- Passage for review:
= Periboea (daughter of Alcathous) =

Princess in Greek mythology

In Greek mythology, Periboea (/ˌpɛrᵻˈbiːə/; Περίβοια), also called Phereboea (Φερέβοια) or Eriboea (Ἐρίβοια), is an Attic princess and the mother of Ajax the Great by Telamon. In her youth, she was chosen to be one of the sacrificial victims of the Minotaur, but she was saved when Theseus slew him.

== Family ==
Periboea was the daughter of Alcathous, one of the sons of Pelops and king of Megara; by Telamon she became the mother of Ajax. Some authors on the other hand wrote that Periboea/Phereboea became the wife of Theseus.

== Mythology ==
=== Minotaur ===
Periboea was one of the several youths chosen to become the victims of the Minotaur because the Megarians paid tribute to the Athenians; it was the same year that Theseus joined the doomed youths in order to put an end to the sacrifices. While they were travelling by ship for Crete, Periboea's beauty caused King Minos to take a fancy in her and touch her inappropriately. But she called out Theseus to defend her and Minos' advances were thus thwarted. Later Theseus slew the Minotaur, and Periboea along with the rest were saved and returned to their homelands.

=== Later life ===
Years later, Periboea married Telamon of Salamis. According to a pseudo-Plutarchic text, Telamon once visited Alcathous and in his halls he ravished Periboea; afterwards he fled during the night. Alcathous suspected one of the citizens had debauched his daughter, and delivered her to a guard with the order to cast her into the sea. The man pitied her, and instead sold her. She was brought to Salamis where Telamon bought her. In time she bore to him a son, Ajax.

Source records:
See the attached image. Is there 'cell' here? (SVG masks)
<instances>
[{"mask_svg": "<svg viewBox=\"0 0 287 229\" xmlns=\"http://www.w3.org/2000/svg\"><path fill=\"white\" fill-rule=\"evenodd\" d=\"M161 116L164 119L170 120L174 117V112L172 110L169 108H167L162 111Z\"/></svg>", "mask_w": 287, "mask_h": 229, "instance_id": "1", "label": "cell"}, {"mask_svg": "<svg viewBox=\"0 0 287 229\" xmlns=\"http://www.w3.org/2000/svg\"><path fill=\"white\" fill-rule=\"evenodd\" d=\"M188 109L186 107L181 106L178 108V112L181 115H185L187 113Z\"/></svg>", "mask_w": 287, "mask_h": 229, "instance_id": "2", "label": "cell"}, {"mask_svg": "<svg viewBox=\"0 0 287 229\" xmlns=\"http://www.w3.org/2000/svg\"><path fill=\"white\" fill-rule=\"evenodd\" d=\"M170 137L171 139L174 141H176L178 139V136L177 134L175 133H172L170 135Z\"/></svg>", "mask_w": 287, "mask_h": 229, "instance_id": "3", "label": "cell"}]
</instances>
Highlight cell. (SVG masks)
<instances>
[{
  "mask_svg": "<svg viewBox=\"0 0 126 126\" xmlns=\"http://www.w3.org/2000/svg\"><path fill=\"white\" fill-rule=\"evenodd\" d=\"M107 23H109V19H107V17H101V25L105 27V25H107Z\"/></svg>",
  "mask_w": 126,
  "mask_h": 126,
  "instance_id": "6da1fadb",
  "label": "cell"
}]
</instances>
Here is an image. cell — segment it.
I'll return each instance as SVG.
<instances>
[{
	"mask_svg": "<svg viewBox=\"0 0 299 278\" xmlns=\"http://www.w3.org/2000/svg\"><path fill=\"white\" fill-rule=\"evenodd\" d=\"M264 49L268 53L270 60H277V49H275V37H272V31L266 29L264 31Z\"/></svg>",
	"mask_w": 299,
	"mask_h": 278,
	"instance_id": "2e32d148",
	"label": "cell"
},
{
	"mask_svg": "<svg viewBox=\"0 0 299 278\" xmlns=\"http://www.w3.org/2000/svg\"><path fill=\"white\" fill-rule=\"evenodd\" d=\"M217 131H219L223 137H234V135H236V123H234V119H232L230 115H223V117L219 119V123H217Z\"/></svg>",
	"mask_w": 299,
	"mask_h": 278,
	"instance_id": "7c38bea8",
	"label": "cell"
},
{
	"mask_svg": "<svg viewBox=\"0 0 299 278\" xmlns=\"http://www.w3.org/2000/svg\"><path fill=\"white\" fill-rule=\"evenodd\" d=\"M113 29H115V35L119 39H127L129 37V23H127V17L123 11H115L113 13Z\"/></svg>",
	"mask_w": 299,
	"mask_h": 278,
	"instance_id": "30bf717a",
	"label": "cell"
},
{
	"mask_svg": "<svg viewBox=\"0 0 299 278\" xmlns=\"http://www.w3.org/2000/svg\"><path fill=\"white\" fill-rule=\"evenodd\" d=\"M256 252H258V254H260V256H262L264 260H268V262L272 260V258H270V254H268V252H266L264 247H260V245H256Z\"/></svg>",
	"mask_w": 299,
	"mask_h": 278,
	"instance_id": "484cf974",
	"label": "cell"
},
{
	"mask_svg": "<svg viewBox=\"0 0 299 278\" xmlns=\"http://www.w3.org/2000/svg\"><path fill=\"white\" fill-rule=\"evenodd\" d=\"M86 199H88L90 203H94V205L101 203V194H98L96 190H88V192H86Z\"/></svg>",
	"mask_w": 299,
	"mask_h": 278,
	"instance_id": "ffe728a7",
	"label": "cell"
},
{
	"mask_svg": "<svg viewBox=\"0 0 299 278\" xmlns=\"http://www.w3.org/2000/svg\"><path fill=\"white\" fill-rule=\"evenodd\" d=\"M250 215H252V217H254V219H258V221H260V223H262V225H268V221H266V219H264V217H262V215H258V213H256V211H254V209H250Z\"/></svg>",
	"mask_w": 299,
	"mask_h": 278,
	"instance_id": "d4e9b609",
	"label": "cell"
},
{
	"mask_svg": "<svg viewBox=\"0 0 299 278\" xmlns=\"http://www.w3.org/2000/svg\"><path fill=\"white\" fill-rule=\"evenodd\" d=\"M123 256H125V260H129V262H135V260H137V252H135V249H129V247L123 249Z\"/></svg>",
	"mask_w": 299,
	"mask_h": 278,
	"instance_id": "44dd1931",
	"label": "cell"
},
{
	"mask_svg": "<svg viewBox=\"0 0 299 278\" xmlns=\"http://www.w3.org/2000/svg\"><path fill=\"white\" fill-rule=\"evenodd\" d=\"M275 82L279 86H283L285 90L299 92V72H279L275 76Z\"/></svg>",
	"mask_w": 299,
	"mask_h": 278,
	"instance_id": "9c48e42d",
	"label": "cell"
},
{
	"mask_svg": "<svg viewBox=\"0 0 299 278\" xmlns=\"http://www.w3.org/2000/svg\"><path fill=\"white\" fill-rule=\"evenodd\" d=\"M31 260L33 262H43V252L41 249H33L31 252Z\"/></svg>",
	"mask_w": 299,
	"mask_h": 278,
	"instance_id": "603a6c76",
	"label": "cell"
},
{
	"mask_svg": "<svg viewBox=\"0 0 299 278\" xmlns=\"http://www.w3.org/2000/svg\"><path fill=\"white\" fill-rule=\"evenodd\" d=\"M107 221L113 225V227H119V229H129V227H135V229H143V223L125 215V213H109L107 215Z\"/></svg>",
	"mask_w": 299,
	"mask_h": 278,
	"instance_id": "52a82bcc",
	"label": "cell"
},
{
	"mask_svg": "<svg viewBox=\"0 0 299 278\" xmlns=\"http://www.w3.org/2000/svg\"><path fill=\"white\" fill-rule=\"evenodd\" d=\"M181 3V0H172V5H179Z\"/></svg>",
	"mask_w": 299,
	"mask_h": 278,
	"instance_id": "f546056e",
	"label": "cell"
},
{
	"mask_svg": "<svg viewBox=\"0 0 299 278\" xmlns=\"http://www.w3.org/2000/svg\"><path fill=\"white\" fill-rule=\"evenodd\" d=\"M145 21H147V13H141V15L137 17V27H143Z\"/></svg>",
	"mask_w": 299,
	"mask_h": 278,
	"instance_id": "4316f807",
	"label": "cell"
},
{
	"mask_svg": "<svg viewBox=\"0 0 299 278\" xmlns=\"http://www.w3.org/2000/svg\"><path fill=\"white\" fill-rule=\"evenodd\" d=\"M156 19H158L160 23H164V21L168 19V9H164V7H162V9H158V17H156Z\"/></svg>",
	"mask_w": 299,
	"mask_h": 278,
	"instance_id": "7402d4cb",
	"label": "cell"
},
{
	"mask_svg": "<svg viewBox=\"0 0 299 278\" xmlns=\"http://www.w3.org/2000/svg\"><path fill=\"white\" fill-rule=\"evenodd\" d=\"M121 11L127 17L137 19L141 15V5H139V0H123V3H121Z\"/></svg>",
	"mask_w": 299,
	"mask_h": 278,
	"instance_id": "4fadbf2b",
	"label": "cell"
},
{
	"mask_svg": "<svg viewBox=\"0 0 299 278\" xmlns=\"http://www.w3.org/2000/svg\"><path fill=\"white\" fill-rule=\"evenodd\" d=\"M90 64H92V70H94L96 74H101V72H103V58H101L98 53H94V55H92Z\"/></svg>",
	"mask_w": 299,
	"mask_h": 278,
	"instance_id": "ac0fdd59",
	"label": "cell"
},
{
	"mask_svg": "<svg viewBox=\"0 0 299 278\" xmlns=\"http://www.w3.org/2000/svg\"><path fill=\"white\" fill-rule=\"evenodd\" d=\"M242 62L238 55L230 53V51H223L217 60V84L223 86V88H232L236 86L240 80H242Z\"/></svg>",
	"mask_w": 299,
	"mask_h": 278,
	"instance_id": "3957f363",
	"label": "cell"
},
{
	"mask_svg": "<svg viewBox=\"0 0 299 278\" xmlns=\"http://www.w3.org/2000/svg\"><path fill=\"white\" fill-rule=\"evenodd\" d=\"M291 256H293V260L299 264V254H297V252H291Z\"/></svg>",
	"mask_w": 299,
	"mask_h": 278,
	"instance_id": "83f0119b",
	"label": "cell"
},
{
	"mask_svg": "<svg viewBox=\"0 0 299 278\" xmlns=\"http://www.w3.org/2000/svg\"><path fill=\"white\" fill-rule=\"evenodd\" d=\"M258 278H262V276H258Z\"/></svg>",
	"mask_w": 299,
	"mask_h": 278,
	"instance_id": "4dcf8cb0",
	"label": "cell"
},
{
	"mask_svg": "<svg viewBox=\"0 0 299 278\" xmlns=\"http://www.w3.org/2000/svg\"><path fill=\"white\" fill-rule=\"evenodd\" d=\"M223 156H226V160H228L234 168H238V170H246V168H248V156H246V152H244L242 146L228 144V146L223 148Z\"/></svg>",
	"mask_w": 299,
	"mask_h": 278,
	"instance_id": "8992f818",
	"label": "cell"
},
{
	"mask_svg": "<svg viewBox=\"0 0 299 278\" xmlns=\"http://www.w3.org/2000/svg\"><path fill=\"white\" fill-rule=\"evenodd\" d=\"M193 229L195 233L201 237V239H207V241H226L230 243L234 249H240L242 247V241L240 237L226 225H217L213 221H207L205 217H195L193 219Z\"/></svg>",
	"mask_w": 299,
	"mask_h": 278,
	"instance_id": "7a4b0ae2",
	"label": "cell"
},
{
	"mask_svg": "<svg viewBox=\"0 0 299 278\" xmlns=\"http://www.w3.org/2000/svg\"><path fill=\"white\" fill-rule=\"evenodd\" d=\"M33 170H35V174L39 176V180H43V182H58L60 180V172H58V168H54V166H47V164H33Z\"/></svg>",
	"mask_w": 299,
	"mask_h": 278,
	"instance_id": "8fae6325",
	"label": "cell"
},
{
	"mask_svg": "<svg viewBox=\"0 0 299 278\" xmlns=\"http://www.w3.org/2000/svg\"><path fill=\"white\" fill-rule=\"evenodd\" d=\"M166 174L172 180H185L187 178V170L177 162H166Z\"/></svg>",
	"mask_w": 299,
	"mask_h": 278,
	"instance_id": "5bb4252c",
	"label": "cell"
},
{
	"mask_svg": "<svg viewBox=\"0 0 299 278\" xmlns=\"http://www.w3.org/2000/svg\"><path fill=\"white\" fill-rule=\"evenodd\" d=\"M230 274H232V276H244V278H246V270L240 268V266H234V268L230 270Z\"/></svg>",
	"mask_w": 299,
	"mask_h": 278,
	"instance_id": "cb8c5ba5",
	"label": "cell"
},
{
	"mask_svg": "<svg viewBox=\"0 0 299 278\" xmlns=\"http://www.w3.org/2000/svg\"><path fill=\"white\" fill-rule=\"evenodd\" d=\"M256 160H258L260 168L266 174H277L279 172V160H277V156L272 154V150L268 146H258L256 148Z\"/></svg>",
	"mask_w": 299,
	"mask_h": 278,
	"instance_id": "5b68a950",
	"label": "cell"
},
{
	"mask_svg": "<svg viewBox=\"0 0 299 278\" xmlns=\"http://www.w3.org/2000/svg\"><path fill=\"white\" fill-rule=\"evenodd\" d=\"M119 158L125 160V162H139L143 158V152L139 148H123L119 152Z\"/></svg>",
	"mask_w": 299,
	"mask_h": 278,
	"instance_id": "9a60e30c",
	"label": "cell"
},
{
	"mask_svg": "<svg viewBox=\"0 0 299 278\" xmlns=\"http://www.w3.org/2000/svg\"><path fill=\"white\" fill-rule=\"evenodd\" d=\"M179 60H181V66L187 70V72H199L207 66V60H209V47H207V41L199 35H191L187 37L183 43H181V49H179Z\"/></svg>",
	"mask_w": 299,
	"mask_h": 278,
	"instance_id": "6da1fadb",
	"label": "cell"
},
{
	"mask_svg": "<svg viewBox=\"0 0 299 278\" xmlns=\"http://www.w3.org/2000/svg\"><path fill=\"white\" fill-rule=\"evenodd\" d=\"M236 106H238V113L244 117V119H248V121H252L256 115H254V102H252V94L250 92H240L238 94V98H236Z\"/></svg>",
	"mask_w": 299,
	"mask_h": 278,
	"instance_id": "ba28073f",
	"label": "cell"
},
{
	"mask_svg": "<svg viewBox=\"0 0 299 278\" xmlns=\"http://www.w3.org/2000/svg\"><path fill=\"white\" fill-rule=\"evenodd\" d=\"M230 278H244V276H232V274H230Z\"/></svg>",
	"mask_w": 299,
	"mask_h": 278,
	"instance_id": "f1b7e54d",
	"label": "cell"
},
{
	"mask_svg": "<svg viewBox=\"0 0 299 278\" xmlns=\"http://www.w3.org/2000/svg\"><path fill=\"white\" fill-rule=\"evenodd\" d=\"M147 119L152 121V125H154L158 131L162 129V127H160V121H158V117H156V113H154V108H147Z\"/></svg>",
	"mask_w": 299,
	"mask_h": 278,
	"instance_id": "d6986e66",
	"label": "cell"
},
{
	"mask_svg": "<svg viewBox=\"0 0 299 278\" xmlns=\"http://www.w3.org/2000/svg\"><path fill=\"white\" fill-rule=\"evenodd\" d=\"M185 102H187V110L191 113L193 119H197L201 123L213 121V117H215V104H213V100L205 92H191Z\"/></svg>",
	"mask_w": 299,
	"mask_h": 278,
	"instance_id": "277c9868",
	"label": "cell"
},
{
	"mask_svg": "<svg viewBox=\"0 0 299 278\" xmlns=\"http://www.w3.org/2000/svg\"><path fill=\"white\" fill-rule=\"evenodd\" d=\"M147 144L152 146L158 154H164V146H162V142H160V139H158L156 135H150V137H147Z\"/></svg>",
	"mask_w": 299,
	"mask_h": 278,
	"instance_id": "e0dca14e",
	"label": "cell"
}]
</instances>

- Set of tasks:
A: In the Periboea article, why did the man ordered to cast Periboea into the sea spare her?
B: Write out the part of the Periboea article starting at "In Greek mythology, Periboea" and ending at "Theseus slew him.".

- Outputs by task:
A: He pitied her.

B:
In Greek mythology, Periboea (/ˌpɛrᵻˈbiːə/; Περίβοια), also called Phereboea (Φερέβοια) or Eriboea (Ἐρίβοια), is an Attic princess and the mother of Ajax the Great by Telamon. In her youth, she was chosen to be one of the sacrificial victims of the Minotaur, but she was saved when Theseus slew him.